• [INPUT DATA]
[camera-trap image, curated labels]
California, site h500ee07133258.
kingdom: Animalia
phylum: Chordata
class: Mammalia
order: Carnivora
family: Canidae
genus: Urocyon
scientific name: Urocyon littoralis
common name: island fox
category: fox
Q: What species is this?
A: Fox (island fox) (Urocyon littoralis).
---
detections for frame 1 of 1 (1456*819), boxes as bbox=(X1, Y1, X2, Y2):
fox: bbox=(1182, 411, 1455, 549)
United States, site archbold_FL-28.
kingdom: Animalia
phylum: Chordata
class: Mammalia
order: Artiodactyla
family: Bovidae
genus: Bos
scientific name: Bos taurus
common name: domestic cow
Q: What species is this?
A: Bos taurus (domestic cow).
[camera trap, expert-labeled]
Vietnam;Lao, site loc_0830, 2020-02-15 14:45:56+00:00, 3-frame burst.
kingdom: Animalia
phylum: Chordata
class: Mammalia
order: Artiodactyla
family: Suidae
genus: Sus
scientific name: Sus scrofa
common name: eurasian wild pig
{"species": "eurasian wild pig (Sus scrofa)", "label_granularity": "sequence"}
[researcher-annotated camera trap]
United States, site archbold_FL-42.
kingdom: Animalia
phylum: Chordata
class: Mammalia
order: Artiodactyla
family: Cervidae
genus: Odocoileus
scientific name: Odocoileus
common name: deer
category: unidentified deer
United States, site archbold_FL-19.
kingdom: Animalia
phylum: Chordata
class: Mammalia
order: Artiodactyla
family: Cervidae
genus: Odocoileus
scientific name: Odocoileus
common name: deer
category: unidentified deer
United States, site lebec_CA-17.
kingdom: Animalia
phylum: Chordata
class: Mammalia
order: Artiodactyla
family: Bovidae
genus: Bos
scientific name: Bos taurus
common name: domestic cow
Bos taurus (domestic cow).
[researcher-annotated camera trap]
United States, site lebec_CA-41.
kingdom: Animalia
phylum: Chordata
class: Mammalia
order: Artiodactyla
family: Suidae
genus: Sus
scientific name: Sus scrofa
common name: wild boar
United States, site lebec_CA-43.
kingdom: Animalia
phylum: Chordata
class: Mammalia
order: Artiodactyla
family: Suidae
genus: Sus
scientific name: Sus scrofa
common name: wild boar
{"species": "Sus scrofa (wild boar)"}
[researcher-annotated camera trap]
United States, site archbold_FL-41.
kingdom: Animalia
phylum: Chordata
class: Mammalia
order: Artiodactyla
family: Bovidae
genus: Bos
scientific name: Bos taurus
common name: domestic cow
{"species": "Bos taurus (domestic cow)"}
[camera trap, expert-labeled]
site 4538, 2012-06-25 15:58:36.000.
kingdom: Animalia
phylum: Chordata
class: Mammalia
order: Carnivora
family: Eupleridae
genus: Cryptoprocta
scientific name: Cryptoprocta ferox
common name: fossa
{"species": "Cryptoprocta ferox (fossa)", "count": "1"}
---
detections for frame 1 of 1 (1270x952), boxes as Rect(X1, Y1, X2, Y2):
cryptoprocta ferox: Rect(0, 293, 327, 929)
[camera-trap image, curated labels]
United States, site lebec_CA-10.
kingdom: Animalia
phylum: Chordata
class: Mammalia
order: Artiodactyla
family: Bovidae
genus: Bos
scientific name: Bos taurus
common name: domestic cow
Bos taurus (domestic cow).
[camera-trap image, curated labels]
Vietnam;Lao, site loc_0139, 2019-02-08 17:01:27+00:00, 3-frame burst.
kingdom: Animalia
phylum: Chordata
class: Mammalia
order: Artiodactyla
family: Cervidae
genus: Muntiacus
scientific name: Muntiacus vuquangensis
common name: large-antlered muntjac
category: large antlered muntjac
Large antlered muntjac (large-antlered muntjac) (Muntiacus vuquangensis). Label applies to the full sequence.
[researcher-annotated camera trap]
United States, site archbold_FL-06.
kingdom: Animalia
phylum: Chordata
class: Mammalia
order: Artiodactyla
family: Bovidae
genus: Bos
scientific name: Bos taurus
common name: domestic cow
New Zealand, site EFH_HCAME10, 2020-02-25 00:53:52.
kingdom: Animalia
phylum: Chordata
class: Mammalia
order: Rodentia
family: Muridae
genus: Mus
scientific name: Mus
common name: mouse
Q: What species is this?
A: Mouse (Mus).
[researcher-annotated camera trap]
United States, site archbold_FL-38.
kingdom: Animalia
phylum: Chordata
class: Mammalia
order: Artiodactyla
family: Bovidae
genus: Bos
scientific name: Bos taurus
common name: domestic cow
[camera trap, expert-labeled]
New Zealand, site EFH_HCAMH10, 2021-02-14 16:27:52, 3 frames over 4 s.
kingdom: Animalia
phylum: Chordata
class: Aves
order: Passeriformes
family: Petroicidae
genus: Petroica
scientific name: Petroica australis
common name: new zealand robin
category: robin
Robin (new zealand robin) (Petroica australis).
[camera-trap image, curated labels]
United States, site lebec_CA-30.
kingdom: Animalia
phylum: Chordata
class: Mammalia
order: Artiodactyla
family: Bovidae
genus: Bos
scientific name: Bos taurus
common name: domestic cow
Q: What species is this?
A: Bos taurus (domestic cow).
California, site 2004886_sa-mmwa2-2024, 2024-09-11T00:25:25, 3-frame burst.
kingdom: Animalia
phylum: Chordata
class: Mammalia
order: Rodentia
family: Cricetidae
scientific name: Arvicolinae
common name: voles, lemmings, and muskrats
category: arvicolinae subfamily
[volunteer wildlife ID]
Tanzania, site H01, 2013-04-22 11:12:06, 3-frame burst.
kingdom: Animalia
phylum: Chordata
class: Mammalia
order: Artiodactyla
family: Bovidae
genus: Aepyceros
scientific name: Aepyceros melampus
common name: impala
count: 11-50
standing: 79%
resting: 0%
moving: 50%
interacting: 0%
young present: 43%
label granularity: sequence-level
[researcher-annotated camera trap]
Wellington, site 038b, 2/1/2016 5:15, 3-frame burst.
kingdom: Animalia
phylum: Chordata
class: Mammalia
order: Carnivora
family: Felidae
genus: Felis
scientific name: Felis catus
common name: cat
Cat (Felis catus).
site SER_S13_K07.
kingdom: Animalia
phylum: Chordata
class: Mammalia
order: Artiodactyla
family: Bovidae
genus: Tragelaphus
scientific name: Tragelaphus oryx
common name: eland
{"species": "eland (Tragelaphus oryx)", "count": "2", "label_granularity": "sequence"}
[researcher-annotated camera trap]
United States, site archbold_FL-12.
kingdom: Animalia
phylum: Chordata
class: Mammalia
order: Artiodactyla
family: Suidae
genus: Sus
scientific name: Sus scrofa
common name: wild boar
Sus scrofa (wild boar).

• [TASK DESCRIPTION]
Report how many lines in the data include the word "Vietnam", and give nothing but the count.

• [FINISHED EXERCISE]
2